The version of the web service to utilize (e.g., 2006-03-01).

A "version" configuration value is required. Specifying a version constraint ensures that your code will not be affected by a breaking change made to the service. For example, when using Amazon S3, you can lock your API version to 2006-03-01.

$s3 = new Aws\S3\S3Client([
    'version' => '2006-03-01',
    'region'  => 'us-east-1'
]);

A list of available API versions can be found on each client's API documentation page: http://docs.aws.amazon.com/aws-sdk-php/v3/api/index.html. If you are unable to load a specific API version, then you may need to update your copy of the SDK.
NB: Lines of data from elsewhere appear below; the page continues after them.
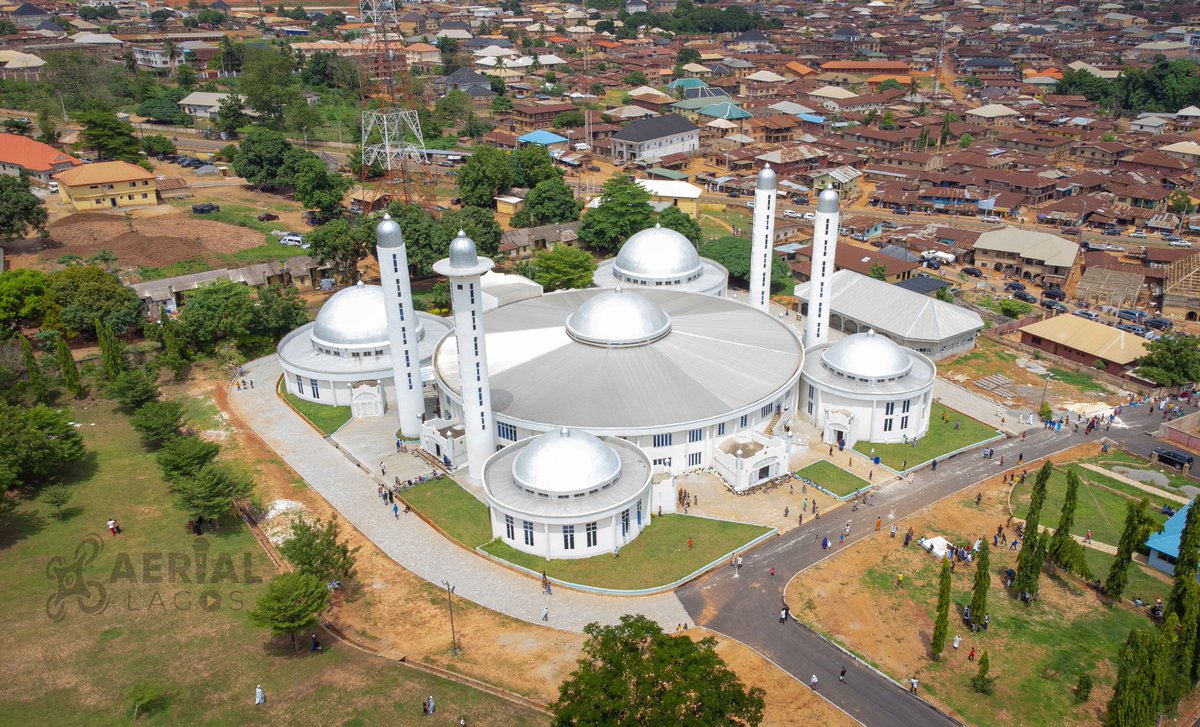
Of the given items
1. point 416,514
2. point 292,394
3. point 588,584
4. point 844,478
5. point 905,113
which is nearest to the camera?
point 588,584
You may provide the string latest to the "version" configuration value to utilize the most recent available API version that your client's API provider can find (the default api_provider will scan the src/data directory of the SDK for API models).

// Use the latest version available.
$s3 = new Aws\S3\S3Client([
    'version' => 'latest',
    'region'  => 'us-east-1'
]);

Warning

Using latest in a production application is not recommended because pulling in a new minor version of the SDK that includes an API update could break your production application.